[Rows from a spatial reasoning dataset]
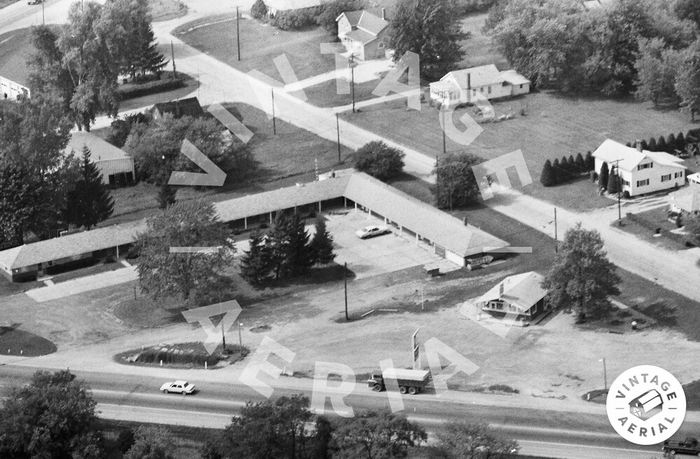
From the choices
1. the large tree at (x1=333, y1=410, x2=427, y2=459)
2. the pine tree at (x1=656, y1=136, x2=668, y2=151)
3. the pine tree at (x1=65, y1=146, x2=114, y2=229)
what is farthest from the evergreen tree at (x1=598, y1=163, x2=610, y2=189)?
the large tree at (x1=333, y1=410, x2=427, y2=459)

» **Exercise task**
Copy the entries above word for word, leaving out the pictures.

» **The completed task**
From the choices
1. the large tree at (x1=333, y1=410, x2=427, y2=459)
2. the pine tree at (x1=656, y1=136, x2=668, y2=151)
3. the pine tree at (x1=65, y1=146, x2=114, y2=229)
what is farthest from the evergreen tree at (x1=598, y1=163, x2=610, y2=189)?
the large tree at (x1=333, y1=410, x2=427, y2=459)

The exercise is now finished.